_TUGAS DIBERIKAN 1_. Dalam tulisan tentang agama yang dijadikan dalil untuk berbuat anarkis, apa arti Amar Ma`ruf Nahyi Munkar?
_TUGAS DIBERIKAN 2_. Teruskan tulisan tentang agama yang dijadikan dalil untuk berbuat anarkis, dimulai setelah kalimat terakhirnya.

_POTONGAN DOKUMEN_.
- - - - - - -

Agama dijadikan
dalil untuk berbuat Anarkis
Apasih itu Agama?? Menurut kamus
besar bahasa Indonesia agama adalah sistem yang mengatur tata keimanan
(kepercayaan) dan peribadatan kepada tuhan yang maha kuasa serta kaidah-kaidah
yang behubungan dengan pergaulan dengan manusia dan semua makhluk hidup di
sekitar lingkungannya. Menurut Emile Durkhiem mengatakan bahwa agama merupakan
suatu sistem yang terpadu yang terdiri atas kepercayaan dan praktik yang
berhubungan dengan hal yang suci.
Agama juga mengatur kehidupan
manusia yang berhubungan dengan pergaulan ke sesama manusia dan lingkungan
sekitarnya. Berarti agama tidak hanya berhubungan dengan tuhan tetapi juga
berhubungan dengan manusia dan lingkungan sekitarnya. Tetapi, sekarang agama
hanya berhubungan dengan tuhan saja. Tuhan dijadikan sebagai berhala yang hanya
disembah tanpa kita jalankan perintahnya atau malah perintah tuhan itu kita
jadikan sebagai dalil untuk berbuat anarkis.
Dalil yang sering dipakai untuk
berbuat anakis oleh sebagaian oknum adalah Amar Ma`ruf Nahyi Munkar yang
mempunyai arti menyuruh kebaikan dan melarang keburukan. Menurut aliran
muktazilah prinsip ini lebih banyak menyangkut amalan lahir dan bidang fiqih
daripada bidang kepercayaan dan ketauhidan. Prinsip ini harus dijalankan oleh
setiap muslim untuk menyiarkan agama dan member petunjuk kepada orang-orang
sesat. Pelaksanaan kalau perlu dengan kekerasan, meskipun terhadap golongan
islam sendiri.

- - - - - - -

_MATERI TERSEDIA_.
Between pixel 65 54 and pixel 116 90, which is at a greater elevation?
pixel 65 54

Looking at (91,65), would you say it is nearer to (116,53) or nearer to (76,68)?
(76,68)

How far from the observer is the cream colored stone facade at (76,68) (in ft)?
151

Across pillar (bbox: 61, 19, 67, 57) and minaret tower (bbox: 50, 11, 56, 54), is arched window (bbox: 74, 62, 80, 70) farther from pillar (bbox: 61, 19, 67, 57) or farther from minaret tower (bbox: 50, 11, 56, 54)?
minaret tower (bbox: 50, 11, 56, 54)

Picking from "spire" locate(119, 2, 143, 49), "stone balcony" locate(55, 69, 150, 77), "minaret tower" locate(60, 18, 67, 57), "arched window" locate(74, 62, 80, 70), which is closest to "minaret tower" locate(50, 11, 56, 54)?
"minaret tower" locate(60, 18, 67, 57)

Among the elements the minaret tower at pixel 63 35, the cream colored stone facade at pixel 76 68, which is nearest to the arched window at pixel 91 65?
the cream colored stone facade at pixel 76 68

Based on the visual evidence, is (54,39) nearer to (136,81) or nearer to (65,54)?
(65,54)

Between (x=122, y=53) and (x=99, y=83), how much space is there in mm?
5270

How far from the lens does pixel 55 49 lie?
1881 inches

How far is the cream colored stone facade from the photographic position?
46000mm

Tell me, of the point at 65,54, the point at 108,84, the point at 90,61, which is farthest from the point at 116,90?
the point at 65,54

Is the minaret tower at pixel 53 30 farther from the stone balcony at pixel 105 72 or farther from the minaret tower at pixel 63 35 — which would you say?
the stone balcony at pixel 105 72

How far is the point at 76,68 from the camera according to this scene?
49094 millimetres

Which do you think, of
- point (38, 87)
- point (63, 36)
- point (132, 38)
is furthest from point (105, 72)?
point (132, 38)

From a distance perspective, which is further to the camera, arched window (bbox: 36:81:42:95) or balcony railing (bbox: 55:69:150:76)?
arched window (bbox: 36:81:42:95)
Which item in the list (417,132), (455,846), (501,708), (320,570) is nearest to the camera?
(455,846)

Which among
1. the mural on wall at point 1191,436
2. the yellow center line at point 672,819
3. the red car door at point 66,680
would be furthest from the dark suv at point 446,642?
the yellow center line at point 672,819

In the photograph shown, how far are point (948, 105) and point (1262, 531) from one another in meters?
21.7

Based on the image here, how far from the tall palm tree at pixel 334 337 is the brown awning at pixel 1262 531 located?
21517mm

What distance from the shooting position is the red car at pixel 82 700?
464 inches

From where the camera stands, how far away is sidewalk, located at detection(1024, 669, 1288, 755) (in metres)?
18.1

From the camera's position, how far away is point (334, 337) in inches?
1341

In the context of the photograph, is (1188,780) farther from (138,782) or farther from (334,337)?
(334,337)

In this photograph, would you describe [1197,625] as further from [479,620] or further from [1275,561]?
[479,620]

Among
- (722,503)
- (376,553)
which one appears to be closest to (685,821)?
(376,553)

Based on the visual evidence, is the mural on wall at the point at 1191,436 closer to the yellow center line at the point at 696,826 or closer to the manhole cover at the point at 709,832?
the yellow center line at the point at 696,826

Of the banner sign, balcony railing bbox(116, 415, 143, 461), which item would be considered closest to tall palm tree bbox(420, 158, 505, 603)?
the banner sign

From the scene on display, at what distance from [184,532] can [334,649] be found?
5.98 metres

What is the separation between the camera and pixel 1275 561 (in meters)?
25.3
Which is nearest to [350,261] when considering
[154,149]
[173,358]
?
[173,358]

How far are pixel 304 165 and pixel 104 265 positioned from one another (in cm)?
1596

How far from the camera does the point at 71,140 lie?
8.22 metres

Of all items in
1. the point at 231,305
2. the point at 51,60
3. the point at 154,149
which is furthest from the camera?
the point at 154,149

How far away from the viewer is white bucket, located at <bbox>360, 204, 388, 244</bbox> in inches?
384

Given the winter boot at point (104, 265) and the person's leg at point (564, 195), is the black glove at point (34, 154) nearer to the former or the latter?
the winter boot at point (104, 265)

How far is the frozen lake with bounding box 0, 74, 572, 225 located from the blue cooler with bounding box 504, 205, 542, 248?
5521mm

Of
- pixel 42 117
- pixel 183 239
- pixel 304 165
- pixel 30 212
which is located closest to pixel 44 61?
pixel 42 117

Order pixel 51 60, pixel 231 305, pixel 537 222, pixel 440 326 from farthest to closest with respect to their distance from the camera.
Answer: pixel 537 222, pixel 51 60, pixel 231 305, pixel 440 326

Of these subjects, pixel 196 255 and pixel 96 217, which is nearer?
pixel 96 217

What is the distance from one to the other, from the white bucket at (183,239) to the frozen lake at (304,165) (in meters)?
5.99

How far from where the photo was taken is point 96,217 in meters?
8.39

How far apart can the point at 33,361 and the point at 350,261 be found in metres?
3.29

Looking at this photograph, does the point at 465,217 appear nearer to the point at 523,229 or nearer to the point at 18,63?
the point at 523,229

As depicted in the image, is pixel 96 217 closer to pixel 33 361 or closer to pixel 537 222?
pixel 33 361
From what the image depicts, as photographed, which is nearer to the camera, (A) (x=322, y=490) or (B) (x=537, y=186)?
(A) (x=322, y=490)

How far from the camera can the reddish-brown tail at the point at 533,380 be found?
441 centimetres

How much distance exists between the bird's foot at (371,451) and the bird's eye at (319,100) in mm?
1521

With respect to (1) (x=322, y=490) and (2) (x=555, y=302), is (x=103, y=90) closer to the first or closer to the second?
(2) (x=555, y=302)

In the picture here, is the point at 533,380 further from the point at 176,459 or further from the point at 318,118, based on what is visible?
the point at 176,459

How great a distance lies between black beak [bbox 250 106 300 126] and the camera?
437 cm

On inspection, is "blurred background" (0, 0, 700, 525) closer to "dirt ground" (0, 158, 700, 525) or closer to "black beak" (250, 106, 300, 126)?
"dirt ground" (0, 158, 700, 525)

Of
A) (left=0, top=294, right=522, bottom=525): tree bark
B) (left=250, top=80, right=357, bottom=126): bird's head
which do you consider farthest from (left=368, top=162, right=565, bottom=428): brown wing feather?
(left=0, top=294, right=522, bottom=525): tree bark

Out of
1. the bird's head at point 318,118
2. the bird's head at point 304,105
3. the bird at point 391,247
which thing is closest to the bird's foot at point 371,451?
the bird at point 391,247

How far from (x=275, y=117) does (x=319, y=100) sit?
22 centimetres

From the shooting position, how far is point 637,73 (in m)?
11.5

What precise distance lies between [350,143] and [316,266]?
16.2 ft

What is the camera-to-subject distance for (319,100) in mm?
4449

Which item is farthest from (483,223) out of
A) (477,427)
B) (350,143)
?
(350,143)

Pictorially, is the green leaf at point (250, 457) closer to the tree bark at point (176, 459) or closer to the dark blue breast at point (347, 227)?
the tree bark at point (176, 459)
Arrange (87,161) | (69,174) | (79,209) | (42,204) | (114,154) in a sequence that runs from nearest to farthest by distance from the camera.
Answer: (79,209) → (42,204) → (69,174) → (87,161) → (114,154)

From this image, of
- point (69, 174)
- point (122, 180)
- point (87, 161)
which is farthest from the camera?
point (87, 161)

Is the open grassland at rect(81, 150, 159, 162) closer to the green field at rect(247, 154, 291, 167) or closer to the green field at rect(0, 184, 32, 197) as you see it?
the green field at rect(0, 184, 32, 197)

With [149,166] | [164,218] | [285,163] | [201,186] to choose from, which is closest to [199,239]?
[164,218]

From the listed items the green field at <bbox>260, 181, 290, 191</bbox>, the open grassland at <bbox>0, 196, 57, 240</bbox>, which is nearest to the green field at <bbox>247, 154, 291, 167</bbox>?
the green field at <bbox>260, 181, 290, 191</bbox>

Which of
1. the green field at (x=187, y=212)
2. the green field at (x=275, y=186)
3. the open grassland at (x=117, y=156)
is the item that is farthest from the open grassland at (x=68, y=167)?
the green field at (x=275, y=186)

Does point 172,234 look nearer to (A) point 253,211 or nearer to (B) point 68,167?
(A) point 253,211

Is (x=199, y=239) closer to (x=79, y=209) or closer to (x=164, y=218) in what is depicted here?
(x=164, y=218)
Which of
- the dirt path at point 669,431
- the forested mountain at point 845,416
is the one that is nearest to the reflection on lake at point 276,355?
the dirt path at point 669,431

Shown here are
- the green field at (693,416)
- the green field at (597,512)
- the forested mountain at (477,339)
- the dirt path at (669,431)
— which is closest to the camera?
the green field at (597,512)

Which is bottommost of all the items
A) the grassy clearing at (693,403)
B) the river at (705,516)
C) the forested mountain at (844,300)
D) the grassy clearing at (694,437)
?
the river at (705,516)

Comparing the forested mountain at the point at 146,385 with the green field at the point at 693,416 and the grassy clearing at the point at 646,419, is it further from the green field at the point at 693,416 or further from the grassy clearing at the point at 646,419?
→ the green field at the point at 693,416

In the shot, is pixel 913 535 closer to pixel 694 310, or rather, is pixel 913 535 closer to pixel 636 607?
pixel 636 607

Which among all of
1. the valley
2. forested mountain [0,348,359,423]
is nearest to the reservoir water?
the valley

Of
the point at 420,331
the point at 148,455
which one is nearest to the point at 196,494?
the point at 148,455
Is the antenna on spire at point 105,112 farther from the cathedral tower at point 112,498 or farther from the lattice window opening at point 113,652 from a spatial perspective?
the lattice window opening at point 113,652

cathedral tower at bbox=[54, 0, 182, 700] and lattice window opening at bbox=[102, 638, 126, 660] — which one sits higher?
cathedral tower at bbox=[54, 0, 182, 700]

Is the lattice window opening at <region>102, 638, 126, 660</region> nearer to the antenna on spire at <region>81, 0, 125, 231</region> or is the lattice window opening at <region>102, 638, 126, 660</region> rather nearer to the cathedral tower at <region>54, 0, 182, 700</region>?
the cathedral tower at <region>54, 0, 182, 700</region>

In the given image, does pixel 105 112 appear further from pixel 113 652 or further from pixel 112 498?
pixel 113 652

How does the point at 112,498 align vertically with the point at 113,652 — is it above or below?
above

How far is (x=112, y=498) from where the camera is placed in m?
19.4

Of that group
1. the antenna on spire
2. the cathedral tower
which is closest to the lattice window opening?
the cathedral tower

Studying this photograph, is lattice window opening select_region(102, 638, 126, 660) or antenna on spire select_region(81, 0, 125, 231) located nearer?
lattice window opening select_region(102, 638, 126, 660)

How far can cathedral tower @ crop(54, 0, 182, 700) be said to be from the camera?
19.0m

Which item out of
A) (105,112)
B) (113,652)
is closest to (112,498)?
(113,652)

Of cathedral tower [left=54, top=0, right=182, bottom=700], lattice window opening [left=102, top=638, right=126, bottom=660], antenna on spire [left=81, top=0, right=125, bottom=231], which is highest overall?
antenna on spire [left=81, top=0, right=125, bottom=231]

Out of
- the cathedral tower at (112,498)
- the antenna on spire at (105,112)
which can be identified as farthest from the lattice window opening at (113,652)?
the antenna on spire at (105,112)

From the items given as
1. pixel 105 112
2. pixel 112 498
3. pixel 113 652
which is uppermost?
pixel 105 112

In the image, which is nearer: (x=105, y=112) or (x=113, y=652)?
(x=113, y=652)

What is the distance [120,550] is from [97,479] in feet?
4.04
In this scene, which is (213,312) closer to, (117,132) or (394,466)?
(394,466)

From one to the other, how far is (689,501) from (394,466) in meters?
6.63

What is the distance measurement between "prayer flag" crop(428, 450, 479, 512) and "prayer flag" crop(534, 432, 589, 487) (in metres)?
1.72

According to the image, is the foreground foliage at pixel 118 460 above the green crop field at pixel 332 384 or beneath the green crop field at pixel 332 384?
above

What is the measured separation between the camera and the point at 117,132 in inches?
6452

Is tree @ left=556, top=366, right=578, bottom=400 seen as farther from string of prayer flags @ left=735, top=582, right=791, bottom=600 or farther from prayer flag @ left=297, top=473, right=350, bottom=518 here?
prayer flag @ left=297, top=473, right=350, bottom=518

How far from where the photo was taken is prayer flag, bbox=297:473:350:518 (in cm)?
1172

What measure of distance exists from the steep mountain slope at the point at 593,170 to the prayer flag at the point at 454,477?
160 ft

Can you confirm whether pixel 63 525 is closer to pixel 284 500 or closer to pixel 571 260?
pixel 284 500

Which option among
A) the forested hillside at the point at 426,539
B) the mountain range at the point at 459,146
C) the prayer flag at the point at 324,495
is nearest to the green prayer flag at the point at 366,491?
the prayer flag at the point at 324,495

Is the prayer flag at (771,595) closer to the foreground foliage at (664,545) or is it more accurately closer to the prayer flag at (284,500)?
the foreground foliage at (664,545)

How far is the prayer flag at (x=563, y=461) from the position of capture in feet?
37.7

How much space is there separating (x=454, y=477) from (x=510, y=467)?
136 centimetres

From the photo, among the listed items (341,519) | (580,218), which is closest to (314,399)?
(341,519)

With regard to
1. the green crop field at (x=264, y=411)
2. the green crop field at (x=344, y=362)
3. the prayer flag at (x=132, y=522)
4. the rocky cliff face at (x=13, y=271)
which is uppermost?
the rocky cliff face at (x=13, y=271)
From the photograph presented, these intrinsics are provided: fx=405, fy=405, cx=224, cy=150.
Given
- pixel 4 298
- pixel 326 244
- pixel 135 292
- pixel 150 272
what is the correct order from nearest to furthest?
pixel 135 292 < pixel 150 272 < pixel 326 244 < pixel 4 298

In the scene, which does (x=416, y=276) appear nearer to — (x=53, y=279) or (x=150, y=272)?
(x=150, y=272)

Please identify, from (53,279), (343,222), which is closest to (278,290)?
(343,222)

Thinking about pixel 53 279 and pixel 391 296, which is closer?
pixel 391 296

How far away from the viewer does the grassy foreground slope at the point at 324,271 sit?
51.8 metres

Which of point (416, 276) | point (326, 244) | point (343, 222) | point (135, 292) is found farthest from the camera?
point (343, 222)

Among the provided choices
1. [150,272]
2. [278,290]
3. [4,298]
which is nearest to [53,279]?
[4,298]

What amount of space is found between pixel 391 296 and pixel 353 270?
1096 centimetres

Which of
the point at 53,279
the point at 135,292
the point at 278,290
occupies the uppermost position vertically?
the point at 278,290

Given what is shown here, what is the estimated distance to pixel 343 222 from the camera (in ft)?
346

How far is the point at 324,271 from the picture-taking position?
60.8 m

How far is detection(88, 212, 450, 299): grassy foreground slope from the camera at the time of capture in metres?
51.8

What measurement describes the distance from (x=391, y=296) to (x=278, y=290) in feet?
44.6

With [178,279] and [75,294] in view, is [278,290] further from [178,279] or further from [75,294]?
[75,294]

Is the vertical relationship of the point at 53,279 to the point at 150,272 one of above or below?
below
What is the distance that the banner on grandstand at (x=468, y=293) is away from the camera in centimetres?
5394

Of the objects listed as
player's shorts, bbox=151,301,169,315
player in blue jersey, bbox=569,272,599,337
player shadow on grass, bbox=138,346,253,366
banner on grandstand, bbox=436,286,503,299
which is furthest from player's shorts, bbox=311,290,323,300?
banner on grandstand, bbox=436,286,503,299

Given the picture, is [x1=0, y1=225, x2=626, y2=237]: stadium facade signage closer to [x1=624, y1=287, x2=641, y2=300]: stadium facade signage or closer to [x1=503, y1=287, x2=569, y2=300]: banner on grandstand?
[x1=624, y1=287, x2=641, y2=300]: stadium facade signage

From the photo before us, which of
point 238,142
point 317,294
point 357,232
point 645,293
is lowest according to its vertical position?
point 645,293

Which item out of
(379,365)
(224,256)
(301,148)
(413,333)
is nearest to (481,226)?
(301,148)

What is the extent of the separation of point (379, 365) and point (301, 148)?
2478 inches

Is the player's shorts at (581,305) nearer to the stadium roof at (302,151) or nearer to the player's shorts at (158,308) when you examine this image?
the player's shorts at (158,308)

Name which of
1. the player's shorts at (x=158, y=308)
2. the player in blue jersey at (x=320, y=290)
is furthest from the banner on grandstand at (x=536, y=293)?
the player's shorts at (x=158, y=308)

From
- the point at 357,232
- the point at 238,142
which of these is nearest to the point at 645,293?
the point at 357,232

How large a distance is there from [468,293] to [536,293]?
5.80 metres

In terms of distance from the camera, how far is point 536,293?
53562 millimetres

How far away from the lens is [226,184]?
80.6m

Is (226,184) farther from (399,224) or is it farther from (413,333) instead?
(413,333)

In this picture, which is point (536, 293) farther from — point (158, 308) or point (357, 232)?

- - - - - - -

_JAWABAN LATIHAN 1_. Amar Ma`ruf Nahyi Munkar berarti menyuruh kebaikan dan melarang keburukan.

_JAWABAN LATIHAN 2_.
Kata amar ma`ruf nahi munkar yang
sebagian ulama menafsirkannya sebagai menyuruh kepada kebaikan dan melarang
keburukan. Tetapi, apakah menyuruh dan melarangnya dengan kekerasan?? Cobalah
kita telaah kembali kalimat Amar Ma`ruf. Kalimat ini terdiri dari kata Amar
dan Ma`ruf. Amar yang mempunyai arti yaitu menyuruh atau
memerintahkan. Yang pada intinya adalah kalimat perintah yang cukup keras.
Selanjutnya, kata Ma`ruf yang mempunyai arti mengerti.
Dari pengertian dua kata diatas
dapat ditarik kesimpulan bahwa Amar Ma`ruf adalah memerintahkan atau menyuruh
kebaikan dengan cara memberi pengertian bukan dengan kekerasan. Memang aliran
muktazilah menghalalkan cara kekerasan. Tetapi, untuk di Indonesia cara ini
tidak efektif. Karena budaya Indonesia tidak mengenalkan kita dengan kekerasan.
Tetapi, dengan lemah lembut. Kita ketahui bahwa dulu Indonesia terkenal dengan
keramahannya. Sekarang bagaimana?? Indonesia tidak lagi aman dan ramah.
Ada suatu hadits (kalo ga salah)
yang berbunyi “Jikalau engkau melihat kemungkaran cegahlah dengan tanganmu,
jikalau tidak bisa dengan tanganmu maka dengan mulutmu, jikalau tidak bisa juga
maka dengan hatimu. Nah, mungkin para oknum tersebut menggunakan aturan pertama
untuk mencegah kemungkaran dan menegakkan kebaikan yaitu dengan menggunakan
tangannya. Tetapi, mereka salah tafsir. Tangan disini bukan dengan kekerasan
tetapi dengan kekuasaan.
Jikalau kita berbicara kekuasaan,
yang mempunyai kekuasaan disini adalah pemerintah atau penguasa. Pemerintah
atau penguasa lah yang mempunyai otoritas untuk mengajak kebaikan dan mencegah
kemungkaran. Polri, iya polri dalam hal ini mempunyai otoritas dalam hal
tersebut.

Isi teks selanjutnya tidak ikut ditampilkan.